Is it easy to whittle an academic career out of the solid granite of New Hampshire? That depends! Although at first poor Janet might seem to be caught between a rock and a hard place, remember that this is New Hampshire, not Vermont. Some folks genuinely have such a hard time getting through snowy mountain roads that they de facto limit themselves to their local area. Thus, Janet could write peer-reviewed articles in one part of the state espousing radical Free Free Somewhere and then drive to his other institution and publish something else defending a completely different position.
Surprised? This can be explained by one humble theory: Libertarians don’t believe that fact checking should be an obstacle to life.
If you go snow-shoeing through the wilderness, all the while composing pleasant haiku in your head, and whistle while you work, perhaps you will be greeted by a nine-tailed fox. Or maybe, just maybe, your whistling will cause an avalanche. Many dream of a White Wedding, but not a White Funeral.
Who would miss me more, mused Janet? He could visualize Tate smoking a clove cigarette and sighing, yes, I loved him, for 7 years, and that surely has to be weighed against all the time I didn’t know him, not to say that I didn’t love him then, but I was incapable of loving him fully. And then she would ash out and, while coughing, think of the lingering love she, might feel for him two marriages on from now. Such is life and death.
Tontina, after having been told, might, instead of breaking things, put on her work gloves and, using Krazy Glue (trademarked item, never a disparagement) glue pieces of different objects together in a novel way. If life is going to go on, we must rebuild. So what if a piece of the Lighthouse of Alexandria ends up in the wall of a government building. We must reassemble. Did she even suspect that, in this way, she was even more like Janet? Janet, who, through the art of love wheedled pieces of different women, could make a new world, or at least a kind of map that resembled Settlers of Catan?

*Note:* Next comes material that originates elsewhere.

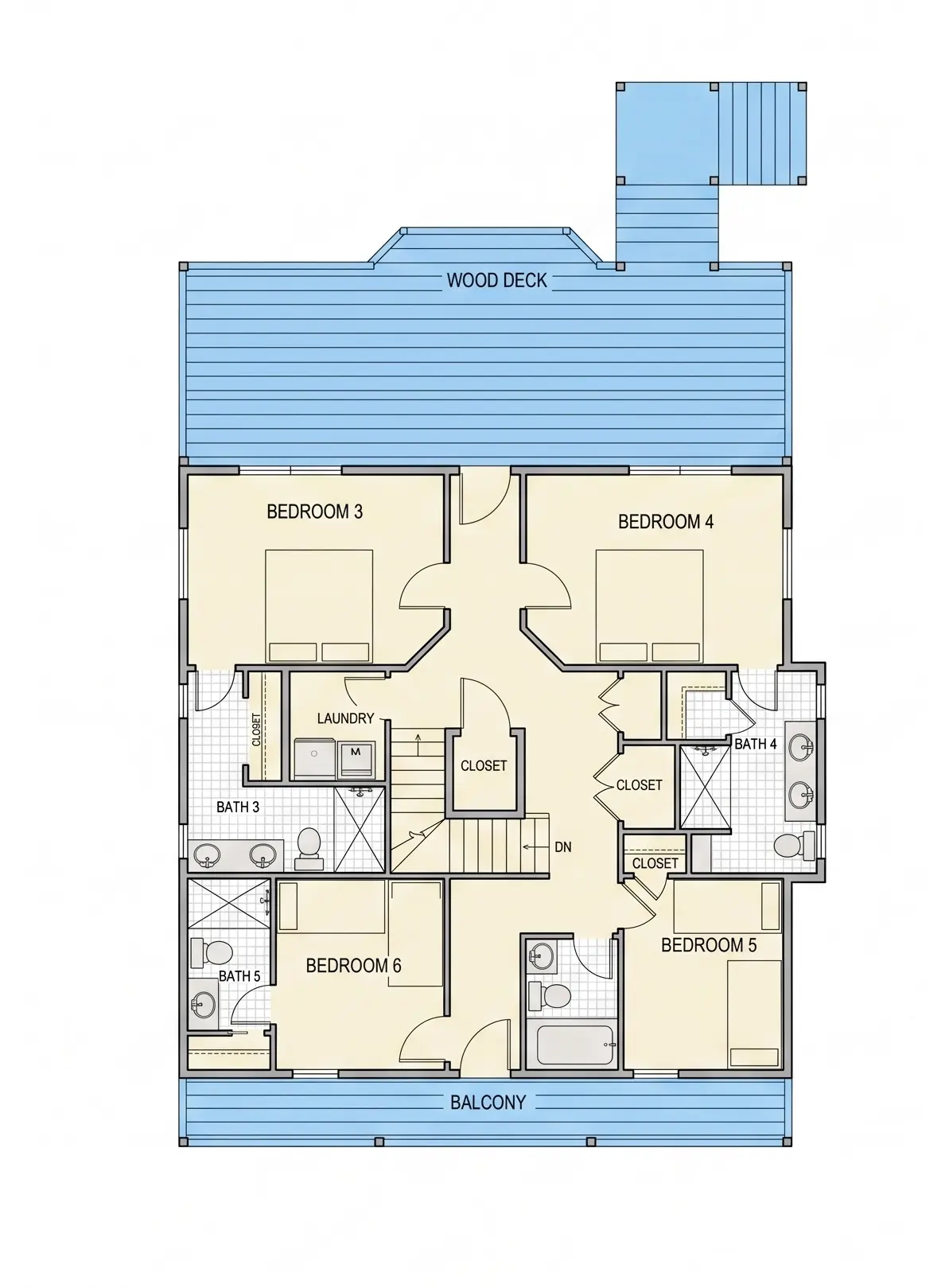 Second Floor 8 – 3-Story House Plan 2624 ft²: 6 Beds, 5.5 Baths, Open Floor Plan, 4-Car Garage — 53825R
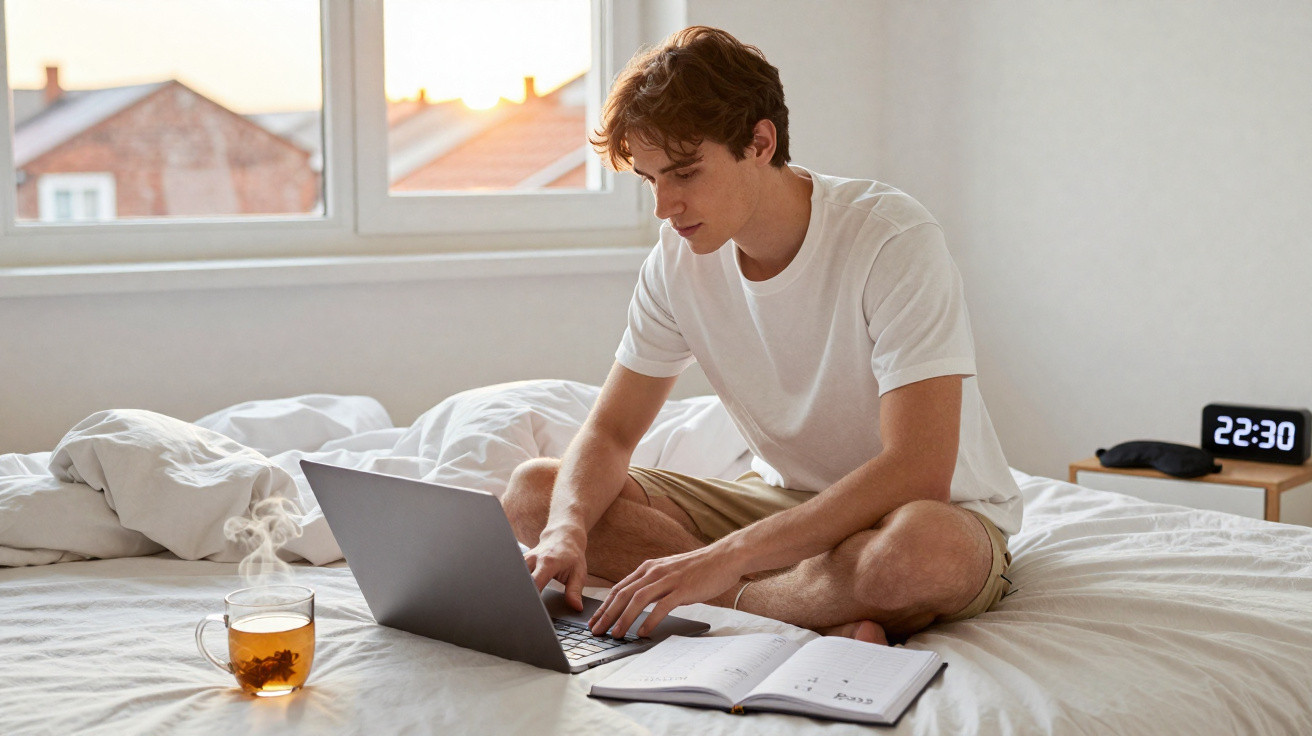Junger Mann sitzt auf Bett, arbeitet am Laptop mit Notizbuch, dampfender Tee und Wecker zeigt 22:30 Uhr.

Long Live Janet! We all owned a fraction of him, just like the people of Green Bay are shareholders of the Packers NFL franchise.

Life is better than a book

The angels were busy doodling in the book of life. Not to say that they didn’t take the fate of fucked up, mortal humans seriously. Sometimes, they drew people with one eye, or with a naughty third leg, or with urine squirting out of breasts, or with a big tail that emphasized the diminutive size of something else, or with a forked penis that was facing north and south thus defeating its every intention. Angels did not understand the difference between prejudice and ignorance.
Then again, if humans planned on achieving anything, they had a funny way of showing it. Wake up, make the coffee, dawdle before drinking because they don’t want to get burned. What are you afraid of, hellfire? Just kidding! Of course you are! Dawdle some more. Maybe start writing a poem, maybe finish it next week or next year.
Diddling was about the only thing that humans did right. Diddling meant screwing, which, because it was not directed to high-stakes survival goals, proved that humans were not animals. Angels, who had neither penii nor penises, were impressed by all the diddling. They noted Oscar Wilde’s comment: The only excuse for making a useless thing is that one admires it intensely. All art is quite useless.”
If you must doddle, can you at least hurry it up? It’s so easy to fall in love, they would say. It’s so easy to fall into a pit. It’s so easy to ski downhill. It’s so easy to start the operation of compound interest. And it’s true that it’s easy to be a little pregnant which is the same as being fully pregnant. Doddling at its best.
Dandle me on your knee, that one used to say to me. And I would say, it was easier when you didn’t weigh 250 pounds. Then lie down and I will sprawl across your chest. I thought of what it would be like to take my last breath. Maybe, I ventured, we could do it with VR goggles? Then you could get dandled or diddled anywhere you want. She sighed. Do you remember when we used to close our eyes and just feel it? Try doing that in virtual reality. And so, that is why I am now writing my last will and testament. And the angels will get their claws on it very soon.